### Exercise instructions
Keep the pictures out of the copy and print all the entries below exactly.

### Records to use

....

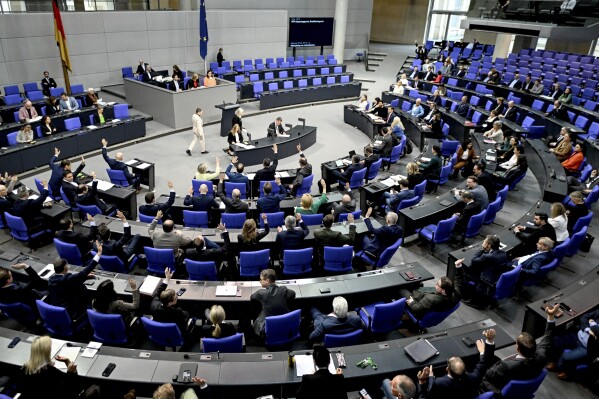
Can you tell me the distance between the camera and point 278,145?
13711mm

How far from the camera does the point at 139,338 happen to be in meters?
6.35

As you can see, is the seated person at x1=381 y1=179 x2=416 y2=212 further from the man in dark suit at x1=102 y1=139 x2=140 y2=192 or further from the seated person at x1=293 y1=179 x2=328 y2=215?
the man in dark suit at x1=102 y1=139 x2=140 y2=192

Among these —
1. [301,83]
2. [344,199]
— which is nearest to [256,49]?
[301,83]

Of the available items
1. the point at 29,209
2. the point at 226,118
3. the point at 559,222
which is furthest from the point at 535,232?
the point at 226,118

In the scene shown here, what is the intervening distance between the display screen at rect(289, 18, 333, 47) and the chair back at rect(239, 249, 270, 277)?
20666mm

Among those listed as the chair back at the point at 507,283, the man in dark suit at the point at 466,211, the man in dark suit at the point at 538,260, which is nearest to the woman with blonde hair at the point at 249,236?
the chair back at the point at 507,283

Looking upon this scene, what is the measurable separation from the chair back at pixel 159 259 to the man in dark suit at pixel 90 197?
102 inches

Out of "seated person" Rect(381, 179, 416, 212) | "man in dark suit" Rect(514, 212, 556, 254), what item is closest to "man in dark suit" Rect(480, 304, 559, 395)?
"man in dark suit" Rect(514, 212, 556, 254)

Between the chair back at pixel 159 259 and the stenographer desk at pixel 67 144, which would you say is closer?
the chair back at pixel 159 259

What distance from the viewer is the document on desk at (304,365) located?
4.96 m

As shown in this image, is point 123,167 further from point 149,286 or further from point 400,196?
point 400,196

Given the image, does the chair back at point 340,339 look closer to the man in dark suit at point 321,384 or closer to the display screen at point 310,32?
the man in dark suit at point 321,384

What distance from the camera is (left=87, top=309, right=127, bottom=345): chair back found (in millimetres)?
5594

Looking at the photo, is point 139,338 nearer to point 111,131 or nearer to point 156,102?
point 111,131
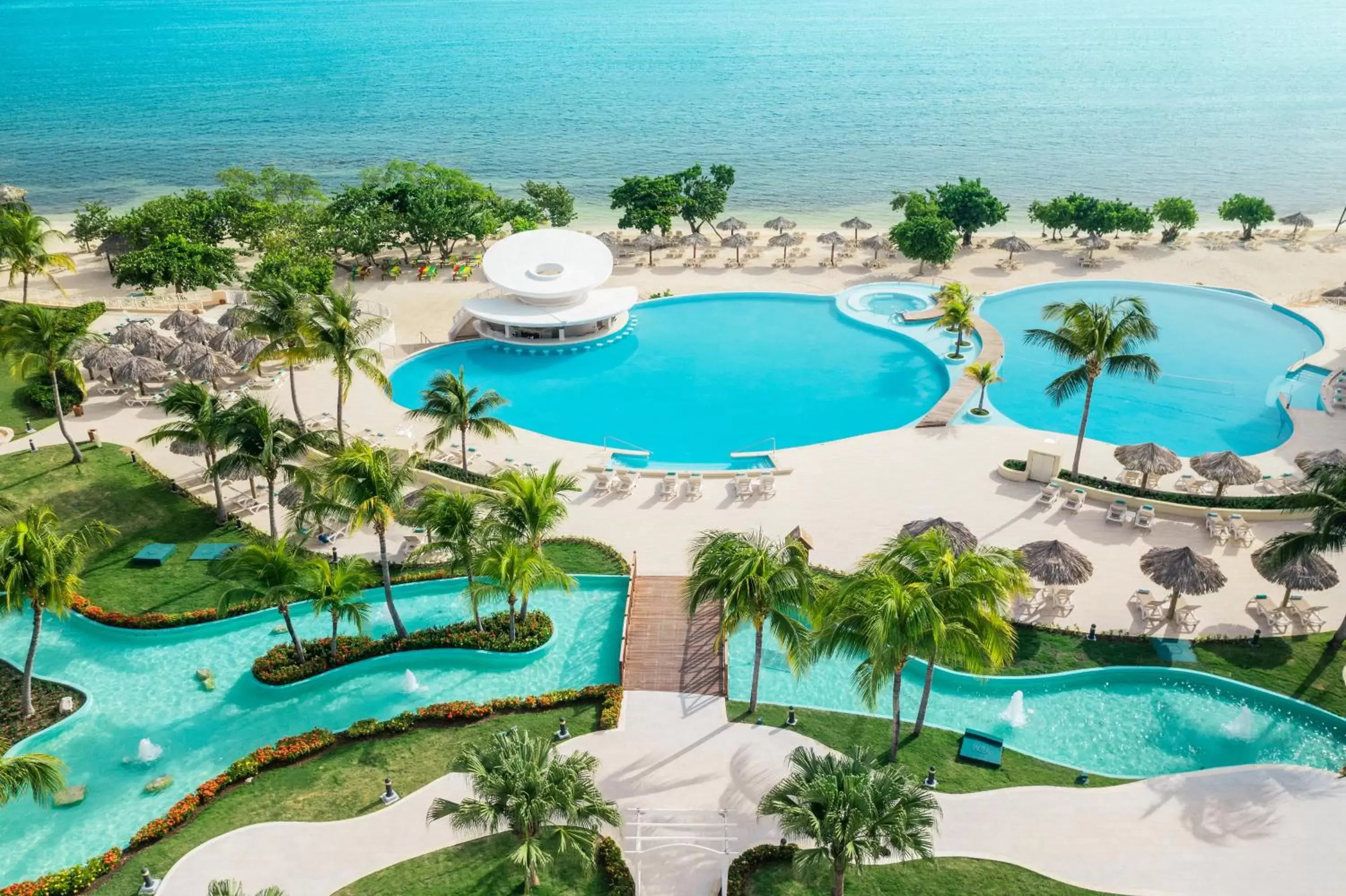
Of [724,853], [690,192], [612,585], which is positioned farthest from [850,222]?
[724,853]

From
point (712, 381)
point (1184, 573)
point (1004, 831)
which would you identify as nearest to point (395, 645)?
point (1004, 831)

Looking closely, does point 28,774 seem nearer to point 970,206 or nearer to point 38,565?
point 38,565

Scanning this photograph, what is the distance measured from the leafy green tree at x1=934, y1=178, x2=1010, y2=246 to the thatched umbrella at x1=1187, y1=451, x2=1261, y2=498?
101 ft

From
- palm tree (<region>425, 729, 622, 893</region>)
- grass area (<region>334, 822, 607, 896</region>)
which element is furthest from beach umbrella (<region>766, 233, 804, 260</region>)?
palm tree (<region>425, 729, 622, 893</region>)

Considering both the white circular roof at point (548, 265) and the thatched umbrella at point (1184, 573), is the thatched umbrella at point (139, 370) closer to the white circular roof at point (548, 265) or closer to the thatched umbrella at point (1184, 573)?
the white circular roof at point (548, 265)

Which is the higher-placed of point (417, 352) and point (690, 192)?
point (690, 192)

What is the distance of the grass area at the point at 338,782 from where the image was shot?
19516 mm

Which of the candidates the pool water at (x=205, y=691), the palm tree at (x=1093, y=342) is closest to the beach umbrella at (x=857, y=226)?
the palm tree at (x=1093, y=342)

....

### The response
Can you tell me the distance between the camera and point 278,145?
13711mm

How far from the camera does the point at 139,338 happen to be in meters?
6.35

As you can see, is the seated person at x1=381 y1=179 x2=416 y2=212 further from the man in dark suit at x1=102 y1=139 x2=140 y2=192 or further from the seated person at x1=293 y1=179 x2=328 y2=215?
the man in dark suit at x1=102 y1=139 x2=140 y2=192

Among these —
1. [301,83]
2. [344,199]
— which is nearest to [256,49]?
[301,83]

Of the available items
1. the point at 29,209
2. the point at 226,118
3. the point at 559,222
which is furthest from the point at 535,232?
the point at 226,118

In the scene shown here, what is the intervening distance between the display screen at rect(289, 18, 333, 47) and the chair back at rect(239, 249, 270, 277)?
20666mm

Among those listed as the chair back at the point at 507,283, the man in dark suit at the point at 466,211, the man in dark suit at the point at 538,260, which is nearest to the woman with blonde hair at the point at 249,236?
the chair back at the point at 507,283

Looking upon this scene, what is the measurable separation from the chair back at pixel 159 259 to the man in dark suit at pixel 90 197?
102 inches

Out of "seated person" Rect(381, 179, 416, 212) | "man in dark suit" Rect(514, 212, 556, 254), what item is closest to "man in dark suit" Rect(480, 304, 559, 395)?
"man in dark suit" Rect(514, 212, 556, 254)

Between the chair back at pixel 159 259 and the stenographer desk at pixel 67 144, which would you say is closer?
the chair back at pixel 159 259

What distance from the viewer is the document on desk at (304,365) located?
4.96 m

As shown in this image, is point 123,167 further from point 149,286 or further from point 400,196?
point 400,196

Given the image, does the chair back at point 340,339 look closer to the man in dark suit at point 321,384 or closer to the display screen at point 310,32?
the man in dark suit at point 321,384

What distance from the camera is (left=87, top=309, right=127, bottom=345): chair back found (in millimetres)?
5594

Looking at the photo, is point 139,338 nearer to point 111,131 or nearer to point 156,102?
point 111,131
Of [724,853], [690,192], [612,585], which is positioned farthest from [850,222]?
[724,853]

From
point (712, 381)
point (1184, 573)
point (1004, 831)
which would you identify as nearest to point (395, 645)?
point (1004, 831)

Looking closely, does point 28,774 seem nearer to point 970,206 or nearer to point 38,565?
point 38,565

Scanning this photograph, what is the distance measured from the leafy green tree at x1=934, y1=178, x2=1010, y2=246 to the thatched umbrella at x1=1187, y1=451, x2=1261, y2=498?
101 ft

From
- palm tree (<region>425, 729, 622, 893</region>)
- grass area (<region>334, 822, 607, 896</region>)
which element is furthest from beach umbrella (<region>766, 233, 804, 260</region>)?
palm tree (<region>425, 729, 622, 893</region>)

Considering both the white circular roof at point (548, 265) and the thatched umbrella at point (1184, 573), is the thatched umbrella at point (139, 370) closer to the white circular roof at point (548, 265) or closer to the thatched umbrella at point (1184, 573)?
the white circular roof at point (548, 265)

Which is the higher-placed of point (417, 352) and point (690, 192)?
point (690, 192)

What is the distance of the grass area at the point at 338,782 from where the image was shot?
19516 mm

Which of the candidates the pool water at (x=205, y=691), the palm tree at (x=1093, y=342) is closest to the beach umbrella at (x=857, y=226)?
the palm tree at (x=1093, y=342)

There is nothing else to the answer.